Ты никогда меня не любил, ты сократил меня до чрева, с одной стороны, экзотического фетиша — с другой. Ты притворялся, будто уважаешь во мне женщину, а сам ценил только дырки. Тебе нужен был идеальный прототип, чтобы утолить страсть к Востоку, женщина, которая нежно шепнет «салам алейкум», разбудив утром, и будет радостно кричать «ю-ю» во время любви. Но ту девушку, какой я была, ты обрек на вечное поражение.
Ты меня бросил ради чего? Ради идеи, жалкой идеи, которую ты неуклюже, смехотворно пытался воплотить в жизнь. В тебе ничего не было, кроме смутной глупой мечты казаться, казаться не важно кем — обольстительным вертопрахом, новым Дон Жуаном. Ты меня бросил, вспоминая о робком подростке, который долгие годы только облизывался на любую аппетитную задницу и никогда не мог забыть этот голод, как некоторые люди обжираются, вспоминая о лишениях войны. Ты меня бросил, чтобы эпатировать публику, произвести впечатление на кучку своих друзей, узников матримониальной системы, поскольку ничем иным ты так и не прославился в своем окружении, состоящем из десяти человек. Моя любовь к тебе была долгой ошибкой, которая встретилась с истиной.
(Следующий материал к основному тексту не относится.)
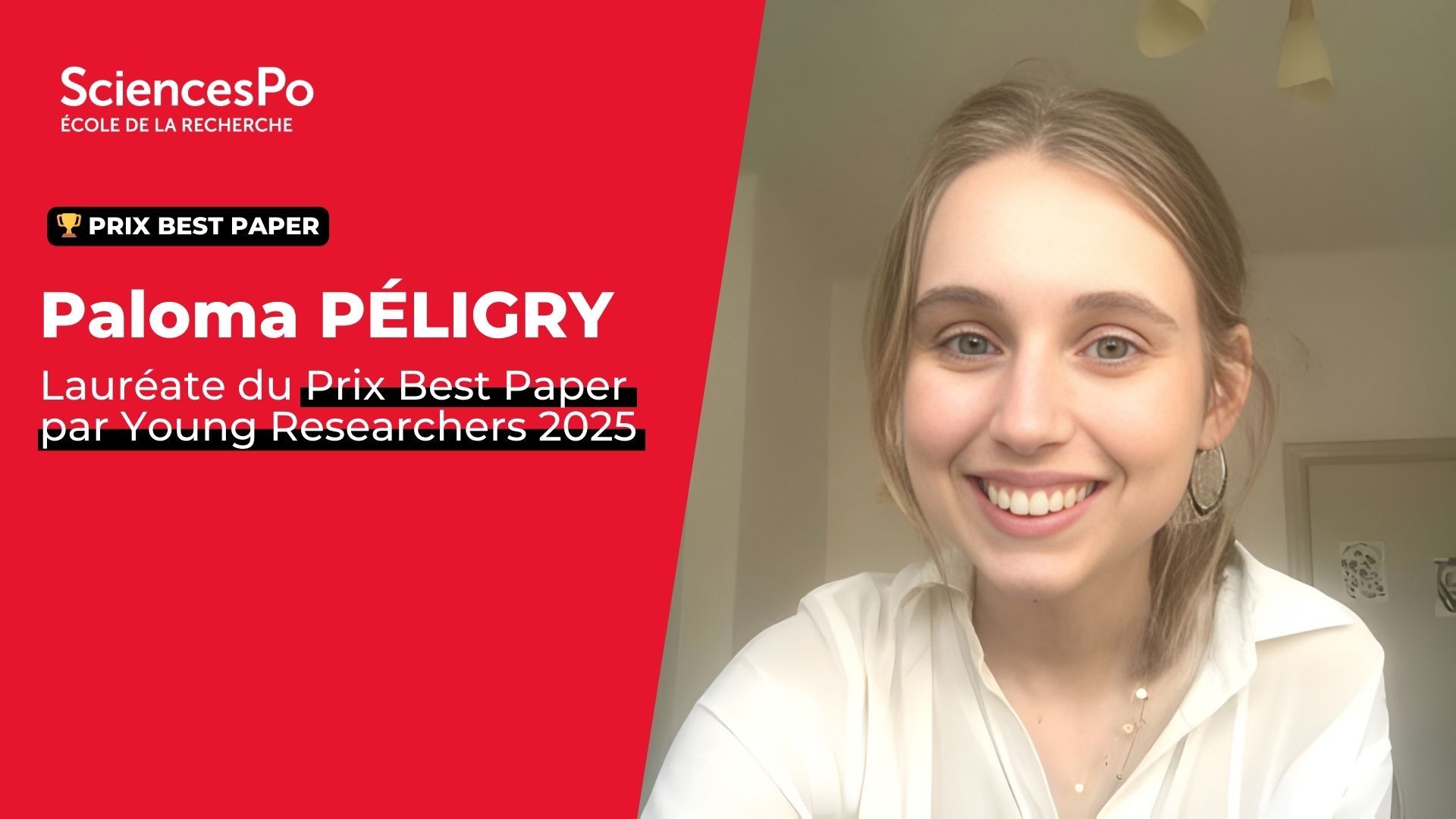 Paloma PÉLIGRY, Lauréate du Prix Best Paper par Young Researchers 2025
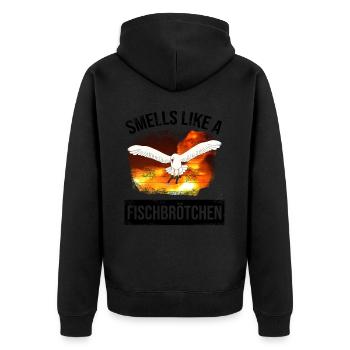 Seagull Hunting Fish Roll - seagull north german moin - Unisex Premium Organic Zip Hoodie - black - Back - Nico (187cm)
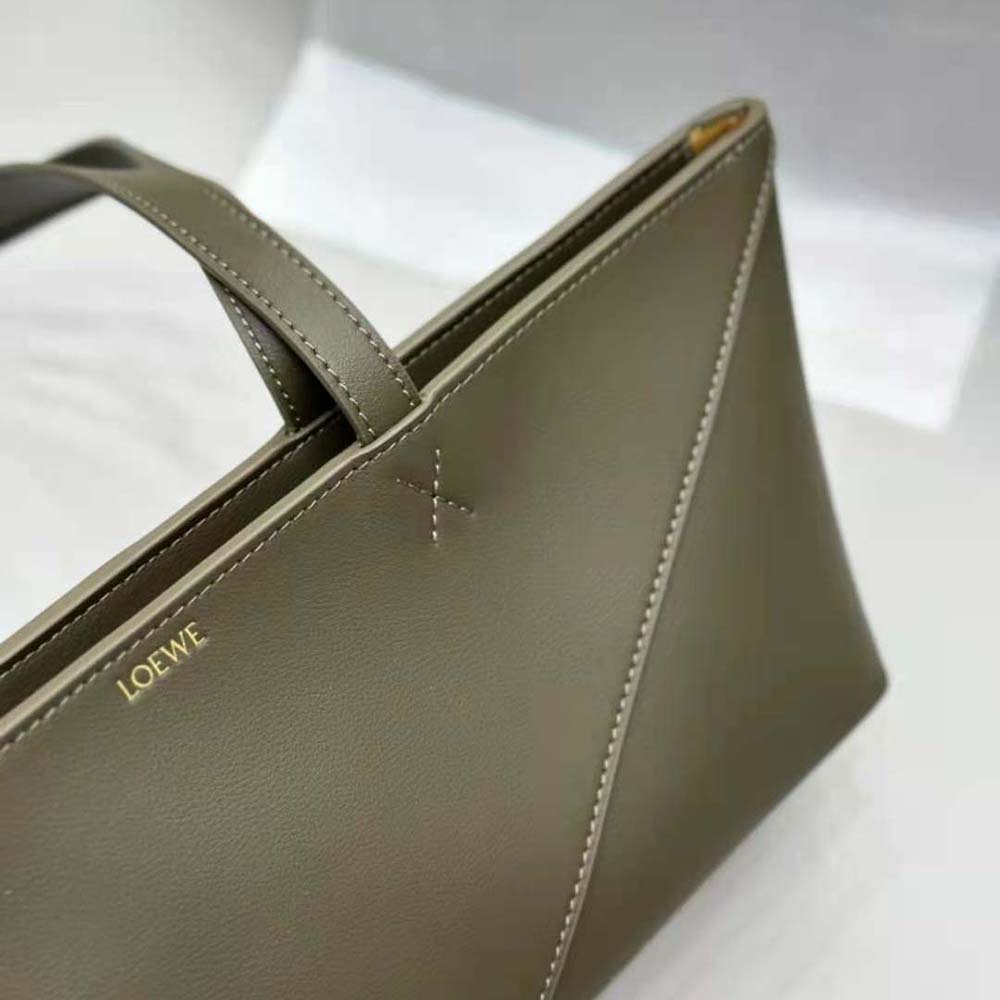 Loewe Women Cropped Puzzle Fold Bag in Shiny Calfskin-Green - image 8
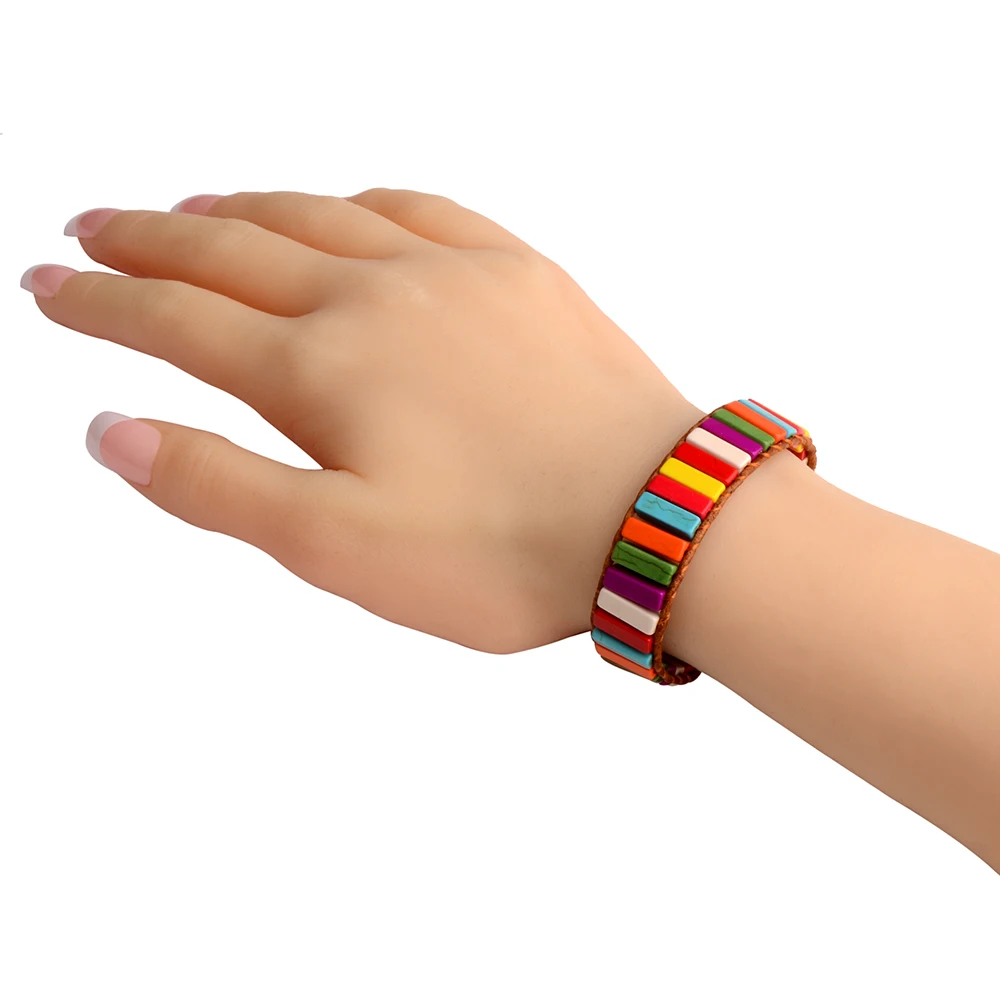 Handmade Bohemia Bracelet Stone Tube Beads Genuine Leather Yoga Strand flower For Women | Украшения и аксессуары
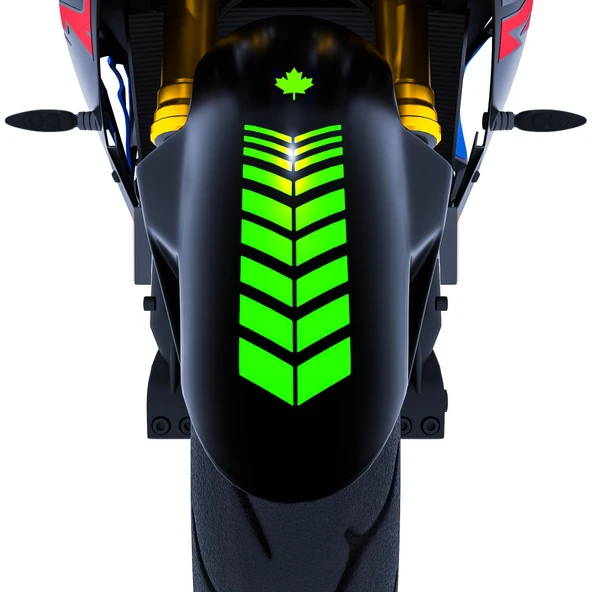 2 Adet Sport Motosiklet Çamurluk Floresan Yeşil Kask Sticker Çınar Extreme ürün görseli 1
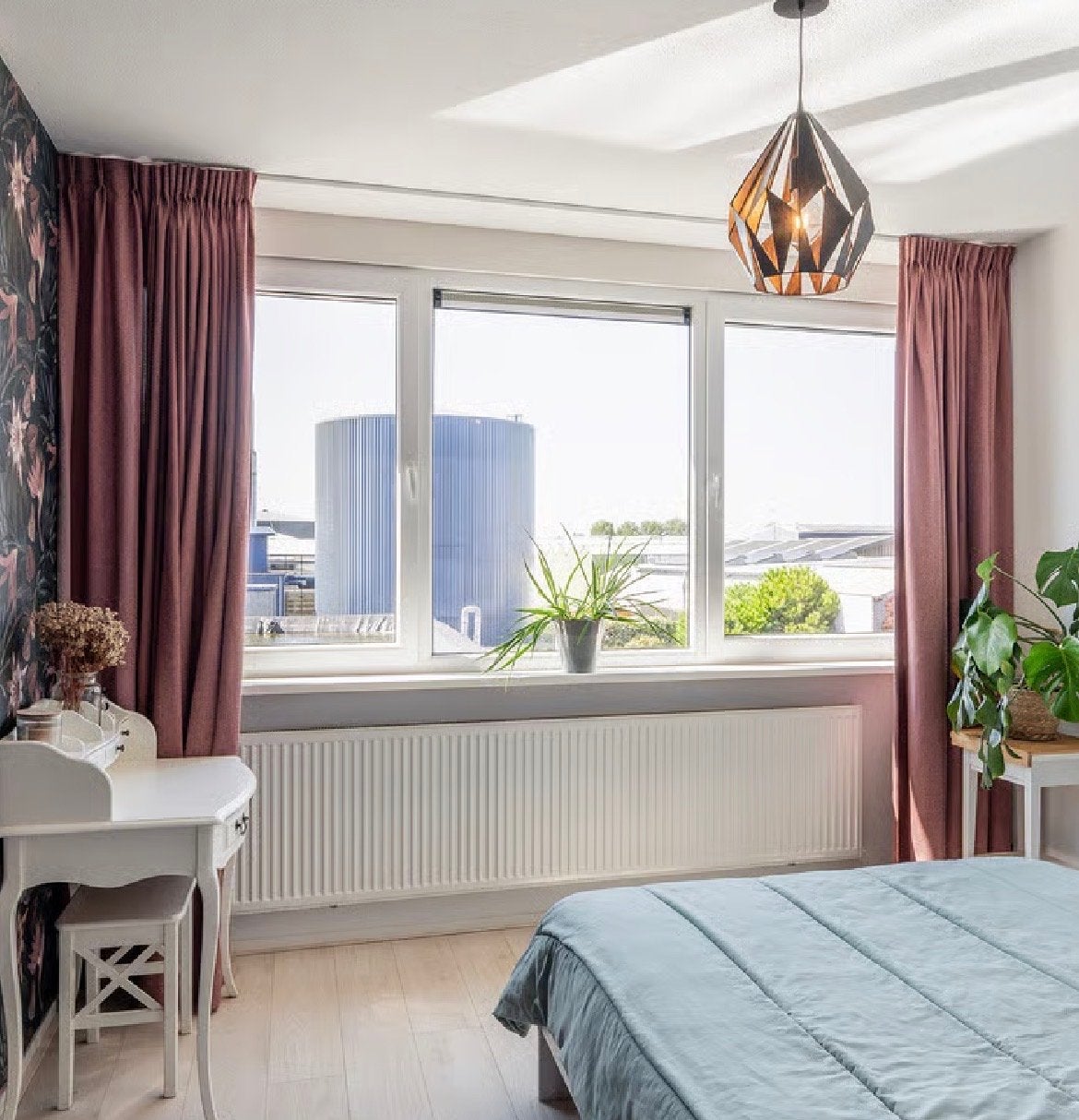 Mooie gordijnen, 5 jaar oud, circa 245 cm hoog, Huis en Inrichting, Ophalen, Gebruikt, Rood, Gordijn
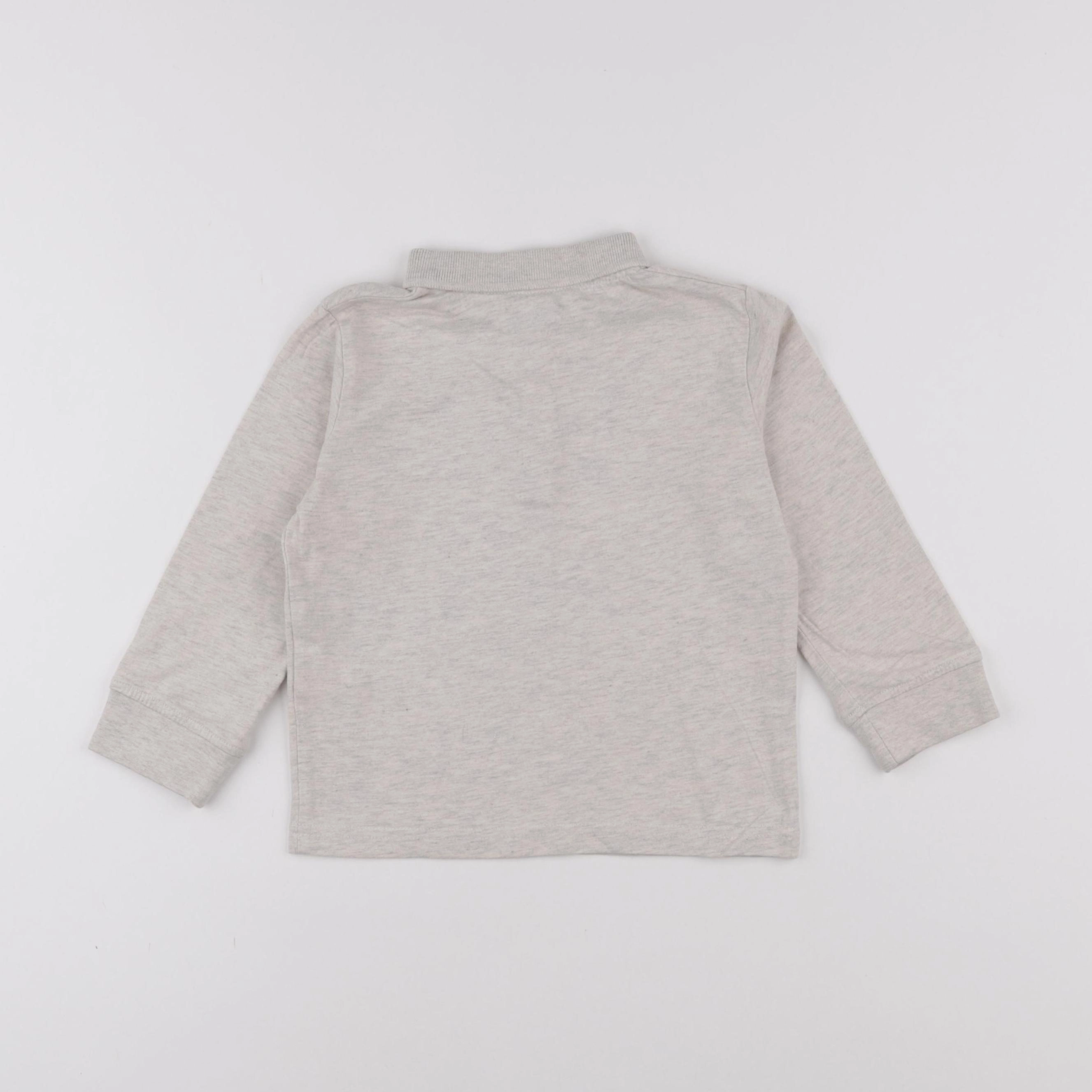 Vertbaudet - polo gris - 4 ans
Эта прекрасная обвинительная речь приводила меня в смятение. Убежденная в своей правоте, демонстрируя воистину изумительную боевитость и едкость, сторожиха моя не давала мне возможности возразить, потому что имела надо мной высшее, фундаментальное преимущество — физическое здоровье. Поверьте, если хотите: потеряв причины жить, я обрел причины любить ее. Я восхищался ее успехом, хотя бы и достигнутым в ущерб мне. Радовался, что ошибся на ее счет. Кроме того, мне не о чем было мечтать: мужчина, полный спермы и силы, мечтает о величии; половинка от целого не мечтает — для меня, калеки, жизнь вдвоем стала желанной, семейный очаг привлекательным. Чувство — такая штука, которая может потеряться, как часы, медленно истаять, как счет в банке, и найтись, как шляпа. Постарев до срока, ожесточившись на судьбу, терзаясь муками тела, не забывшего о былых наслаждениях, проклиная род человеческий, солнце, птиц, детей, но более всего страшась одиночества, я решил завершить дни свои с Ребеккой, какую бы цену ни пришлось за это платить. Цена, Дидье, оказалась астрономической, но отныне я ни за что не допущу, чтобы она исчезла из моей жизни.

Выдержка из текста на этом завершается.